• **Given request 1**:
Please find every line in the listing that contains the word "among", and copy each of those lines. Case counts.

• **Document passage**:
^^^^^^^^

BN: What kind of teaching load did you have?

SH: Oh, it was really onerous. We had three courses except when I was Women's Studies Director -- then I had released time. And then we had to do a lot of advising. And my students were working-class, lower-middle-class students -- a lot of whom were not at all prepared to be in college at all. Then, of course, we had some extremely bright people that we sent to Chicago and Yale but they were in the minority. And actually after I taught for two quarters at UCLA, I thought to myself, "Well, you know, this is really sort of a caste system." Because in the teaching institutions you have to really run twenty-four/seven. In the research institutions, I want to know if you're not publishing, why aren't you? And, in fact, a number of people in that UCLA film studies or theater department, when I was there, struck me as having been on a permanent vacation.

BN: What was the demographics of the student population?

SH: Where I taught?

BN: Yeah, right.

SH: They were all white, really. They were white students, mostly from lower-class and working-class households. I had one Black student from Rochester. Occasionally you would get some Black students. I had my white students read The Autobiography of Malcolm X, which led to quite a heated discussion in class. I think I did well teaching because I'm generally, you know, very casual and uninhibited in class. So I could get along with younger students, although I learned that I had really allowed them to cross the line a little bit too much because for a while it was possible. I used to get the athletic department's blessing and bus my students into Eastman House for a Monday screening -- during which people would be yelling at me from the back of the bus and they'd be calling me Su. So I thought, "Well, maybe I should dial this back and become a little bit more formal."

BN: Where did you live when you were teaching?

SH: Well, I lived in apartment houses, and then I met my husband at a department meeting and then we lived in a house. And I have to say, to this day, I don't understand why people think that living in white suburbia represents some sort of ideal. I think it's a form of slavery.

BN: Did you visit family often or did you come back to L.A.?

SH: Oh, yes. You know, when I was a grad student I used to substitute teach one day a week, and then one day a week I went home to my mother's house. She's sewing all week in a factory. So I would clean her house, I would take her grocery shopping, I'd take her to Macy's, etc. And, you know, I think what I did was I gave myself twenty-five years. I gave myself twenty-five years to have a career -- and then while my book was published rather late unfortunately because my husband had two children from a prior marriage and a very mentally disturbed daughter. But in any case, I did get my book published finally and at that point a lot of things changed for me. However , you know, I came home during intercession to take care of my father in a wheelchair, and I went back and I busted my arm. And I thought, "Okay, I can't do both anymore." And so I took an early retirement option. And then I was constantly on the plane. And I really made a mistake retiring here in Connecticut; I should have been in L.A. . . .

^^^^^^^^

• **Dataset content**:

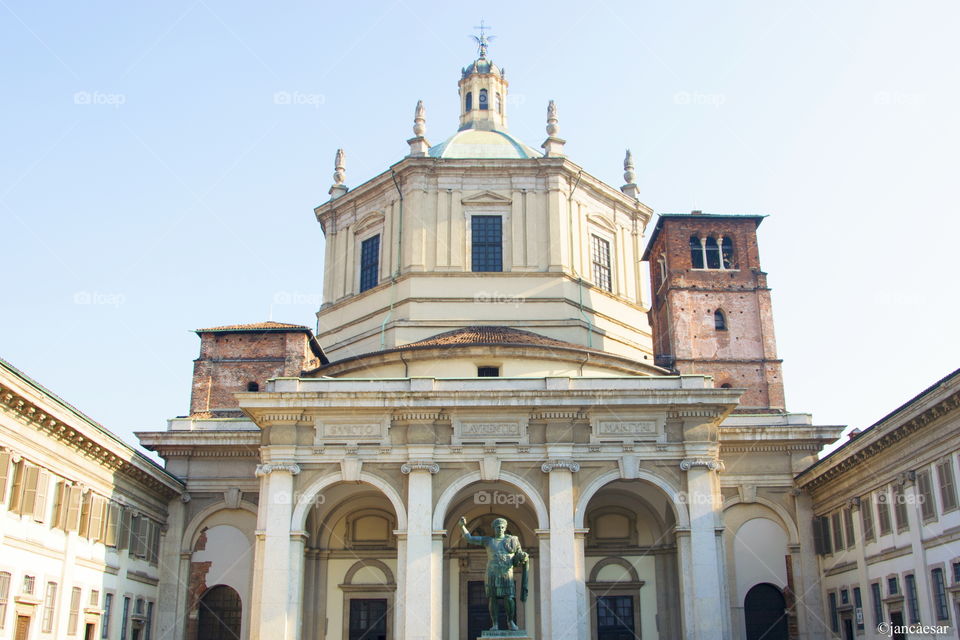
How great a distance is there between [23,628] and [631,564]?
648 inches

^^^^^^^^

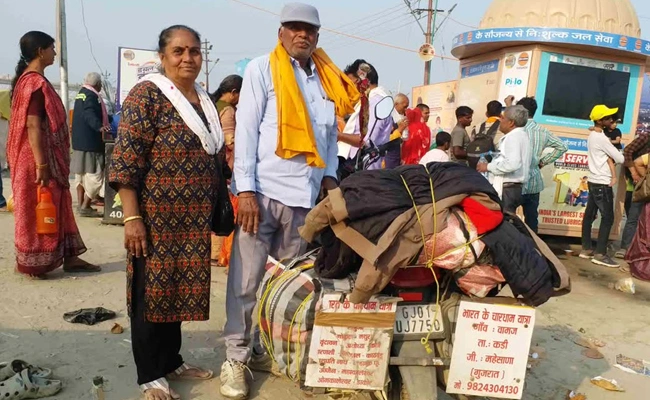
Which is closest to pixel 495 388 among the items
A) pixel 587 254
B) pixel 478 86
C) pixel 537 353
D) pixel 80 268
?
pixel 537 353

^^^^^^^^

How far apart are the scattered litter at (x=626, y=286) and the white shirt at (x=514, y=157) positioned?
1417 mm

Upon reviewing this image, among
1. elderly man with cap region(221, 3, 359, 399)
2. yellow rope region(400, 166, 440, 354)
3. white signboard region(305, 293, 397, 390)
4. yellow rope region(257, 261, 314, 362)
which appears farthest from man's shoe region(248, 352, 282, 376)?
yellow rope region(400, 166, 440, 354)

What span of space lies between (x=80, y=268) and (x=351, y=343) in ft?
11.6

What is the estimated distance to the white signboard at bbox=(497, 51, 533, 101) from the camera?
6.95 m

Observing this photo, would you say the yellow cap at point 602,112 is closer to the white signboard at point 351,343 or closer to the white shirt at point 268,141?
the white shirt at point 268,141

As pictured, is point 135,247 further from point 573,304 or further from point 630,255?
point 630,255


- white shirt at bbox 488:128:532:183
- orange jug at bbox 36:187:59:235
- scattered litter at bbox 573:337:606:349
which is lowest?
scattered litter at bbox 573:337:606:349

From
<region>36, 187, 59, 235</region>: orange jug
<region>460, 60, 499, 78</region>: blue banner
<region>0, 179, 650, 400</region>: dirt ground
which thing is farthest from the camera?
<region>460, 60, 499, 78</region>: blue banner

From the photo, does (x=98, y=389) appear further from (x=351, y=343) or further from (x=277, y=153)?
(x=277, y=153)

^^^^^^^^

• **Given request 2**:
Repeat the part of the interview starting with "BN: Where did" and going on through "back to L.A.?", word for word.

• **Final result 1**:
Which is closest to pixel 495 388 among the items
Upon reviewing this image, among

• **Final result 2**:
BN: Where did you live when you were teaching?

SH: Well, I lived in apartment houses, and then I met my husband at a department meeting and then we lived in a house. And I have to say, to this day, I don't understand why people think that living in white suburbia represents some sort of ideal. I think it's a form of slavery.

BN: Did you visit family often or did you come back to L.A.?